**Text block**
It's complicated and I almost never use it, so I won't even
try to explain - I'd get it badly wrong. Gate-level sim
people rely heavily on it.
--
Jonathan Bromley
 
On May 24, 7:32 pm, Patrick Maupin <pmau...@gmail.com> wrote:
On May 24, 10:33 am, Jan Decaluwe <j...@jandecaluwe.com> wrote:

On May 23, 7:38 pm, Patrick Maupin <pmau...@gmail.com> wrote:

Certainly, one of Cummings's major objectives is to insure that
simulation and synthesis results match, and there is no requirement
for that in a testbench.  But in that vein, if I understand your
guideline about blocking assignments correctly, I don't want *that*
restriction for a testbench at all.

The guideline of not using blocking assignments for communication is
intended to guarantee, by construction, that simulation results of
exactly the same testbench, written in standard Verilog, match among
themselves: between different runs with other command line options,
simulator revisions and of course different simulators. Wouldn't you
agree that this goal makes at least as much sense?

Nonblocking assignments will certainly guarantee this for signals
running off the same clock.  If a signal is generated from a clock,
it's certainly a great idea, but for signals generated from a clock, I
already told you that we already use nonblocking assignments.
It might help if you stopped thinking about clocks. Verilog doesn't
know about them: all it sees are events that may happen
simultanuously.

When a testbench is generating a completely independent signal for
simulation purposes (for an async input), non-blocking assignments may
not be required at all.

Independent doesn't mean "will never happen simultanuously". Depending
on the case, the parameters, independent clock period values,
randomized delay values, it may happen. With a blocking assignment,
the race potential is there, but it may be rare and obscure and
therefore hard to debug.

"Independent" == "Not synchronous" == "Synchronizer required inside
the DUT" == "Lots of testing to insure that clock cross happens OK" => "give me whatever race potentials you've got."  Seriously.
Thanks for pointing that out.

As a thought experiment, I will now construct a standards-compliant
Verilog simulation of your testbench that, given the same inputs,
produces different results. I will wait until a blocking assignment of
a new value happens in the same timestep as the sampling in the DUT.
Given your independent timing, and thanks to your extensive testing,
this situation will certainly happen. At that point, I will reverse
the order of the two events within the simulator engine. The sampled
value will now behave differently. Hence, I have proven that your
testbench is nondeterministic.

But the real danger I see is this. You keep
the guideline not to mix blocking and nonblocking assignments in the
same always block, but apparently you relax the guideline to restrict
blocking assignments to purely combinatorial blocks.

Yes, for stimulus.

But blocking
assignments are much more expressive than nonblocking ones. Therefore,
the temptation to start using them in ways that are truly unsafe must
be almost irresistible.

You say that like I work with little children or something.
The fact is that it has happened and now the poison is in your
testbenches.

After all, everything will probably seem to
work fine at first. No guideline of yours prevents this; you have to
rely on the competence and discipline of each individual testbench
engineer.

**Exercise directions**
Reproduce everything in the testbench discussion from "Given your independent" down to "Yes, for stimulus.", switching "simulator engine" to "simulation kernel". The listing plays no part in what follows.

**Provided information**
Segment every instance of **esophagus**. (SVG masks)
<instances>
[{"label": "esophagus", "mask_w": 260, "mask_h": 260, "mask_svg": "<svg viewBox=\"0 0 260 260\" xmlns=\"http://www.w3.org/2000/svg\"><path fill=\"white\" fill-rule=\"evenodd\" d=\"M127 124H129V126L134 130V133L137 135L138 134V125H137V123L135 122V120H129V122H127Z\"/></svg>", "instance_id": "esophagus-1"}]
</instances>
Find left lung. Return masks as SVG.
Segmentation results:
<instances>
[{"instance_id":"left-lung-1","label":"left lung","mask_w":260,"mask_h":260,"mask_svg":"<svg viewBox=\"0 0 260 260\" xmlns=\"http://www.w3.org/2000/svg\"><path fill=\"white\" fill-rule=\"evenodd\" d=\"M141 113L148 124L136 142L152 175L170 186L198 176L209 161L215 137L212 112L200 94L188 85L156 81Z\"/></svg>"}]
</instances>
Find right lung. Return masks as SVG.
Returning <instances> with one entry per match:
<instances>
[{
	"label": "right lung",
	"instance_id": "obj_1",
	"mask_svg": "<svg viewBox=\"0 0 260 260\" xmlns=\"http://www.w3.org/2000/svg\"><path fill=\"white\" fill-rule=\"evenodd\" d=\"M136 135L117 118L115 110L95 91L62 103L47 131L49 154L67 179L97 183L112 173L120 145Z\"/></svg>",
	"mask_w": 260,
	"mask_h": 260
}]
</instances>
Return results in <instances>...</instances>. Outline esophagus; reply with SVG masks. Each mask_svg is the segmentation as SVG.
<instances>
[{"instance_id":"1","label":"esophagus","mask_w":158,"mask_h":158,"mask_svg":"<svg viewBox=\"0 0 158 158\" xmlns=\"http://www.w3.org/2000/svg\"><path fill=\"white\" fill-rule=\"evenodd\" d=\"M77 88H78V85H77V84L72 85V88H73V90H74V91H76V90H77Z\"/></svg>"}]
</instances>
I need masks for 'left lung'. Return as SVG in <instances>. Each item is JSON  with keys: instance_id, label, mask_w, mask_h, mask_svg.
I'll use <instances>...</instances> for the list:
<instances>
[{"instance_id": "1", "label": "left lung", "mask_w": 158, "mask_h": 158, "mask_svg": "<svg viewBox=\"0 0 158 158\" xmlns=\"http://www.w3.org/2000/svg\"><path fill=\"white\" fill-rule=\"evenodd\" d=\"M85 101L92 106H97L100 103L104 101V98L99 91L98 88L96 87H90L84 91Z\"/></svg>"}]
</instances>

**Result for this exercise**
Given your independent timing, and thanks to your extensive testing,
this situation will certainly happen. At that point, I will reverse
the order of the two events within the simulation kernel. The sampled
value will now behave differently. Hence, I have proven that your
testbench is nondeterministic.

But the real danger I see is this. You keep
the guideline not to mix blocking and nonblocking assignments in the
same always block, but apparently you relax the guideline to restrict
blocking assignments to purely combinatorial blocks.

Yes, for stimulus.